Records excerpted from a collection
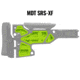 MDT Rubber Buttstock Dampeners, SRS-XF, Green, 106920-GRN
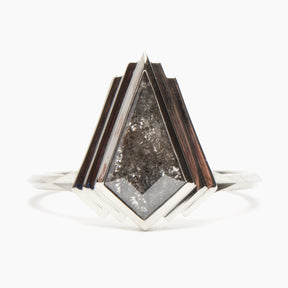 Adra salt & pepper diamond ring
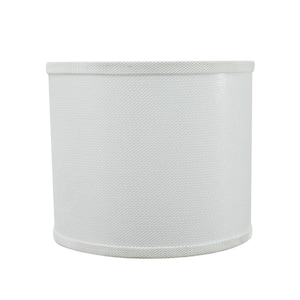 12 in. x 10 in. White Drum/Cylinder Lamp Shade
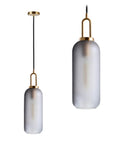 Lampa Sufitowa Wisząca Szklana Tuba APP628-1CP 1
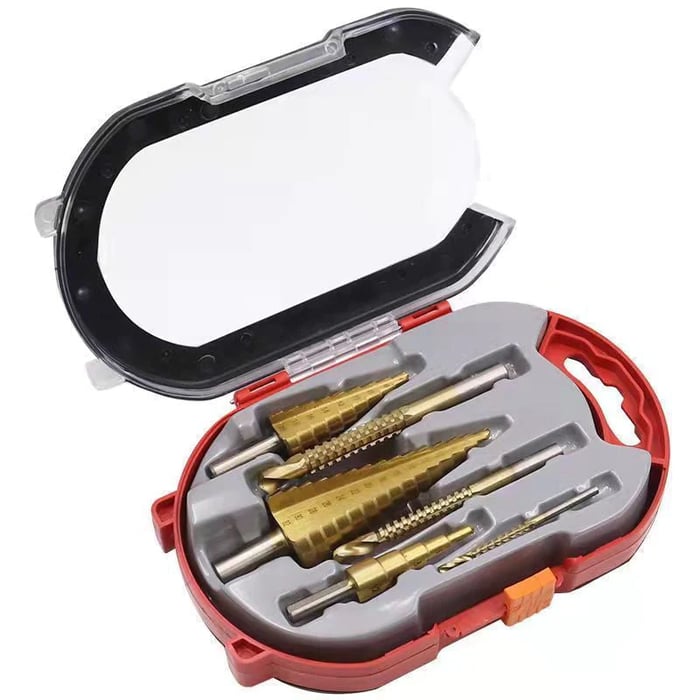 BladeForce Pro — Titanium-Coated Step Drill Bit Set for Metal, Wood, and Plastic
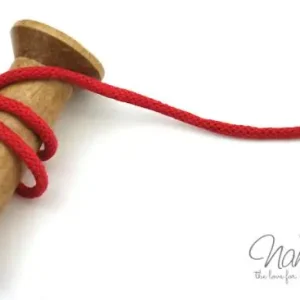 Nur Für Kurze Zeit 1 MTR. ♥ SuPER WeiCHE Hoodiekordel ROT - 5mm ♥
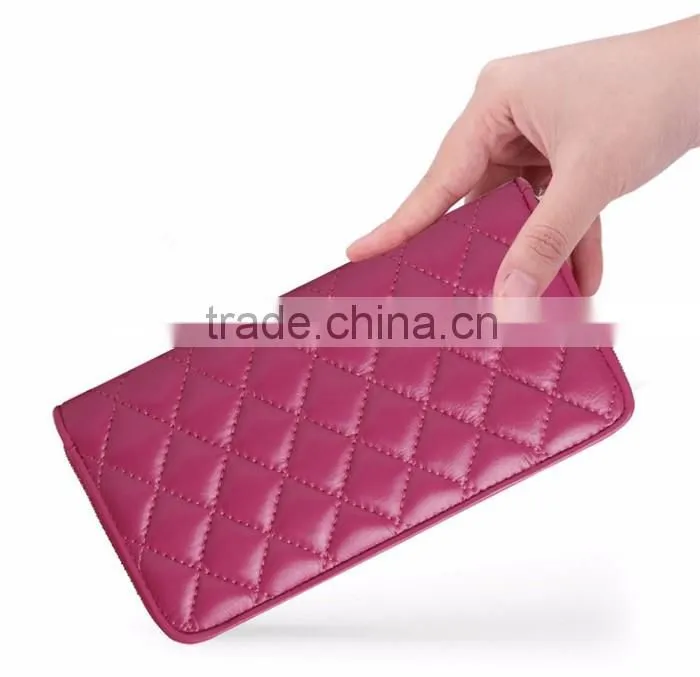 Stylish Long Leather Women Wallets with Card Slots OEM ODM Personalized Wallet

▶ [Written task]: Render every line of the listing above as a Markdown table with two columns, Row and Listing line, skipping any blank lines. Omit the pictures.

▶ [Result for this task]:
| Row | Listing line |
|---|---|
| 1 |  MDT Rubber Buttstock Dampeners, SRS-XF, Green, 106920-GRN |
| 2 |  Adra salt & pepper diamond ring |
| 3 |  12 in. x 10 in. White Drum/Cylinder Lamp Shade |
| 4 |  Lampa Sufitowa Wisząca Szklana Tuba APP628-1CP 1 |
| 5 |  BladeForce Pro — Titanium-Coated Step Drill Bit Set for Metal, Wood, and Plastic |
| 6 |  Nur Für Kurze Zeit 1 MTR. ♥ SuPER WeiCHE Hoodiekordel ROT - 5mm ♥ |
| 7 |  Stylish Long Leather Women Wallets with Card Slots OEM ODM Personalized Wallet |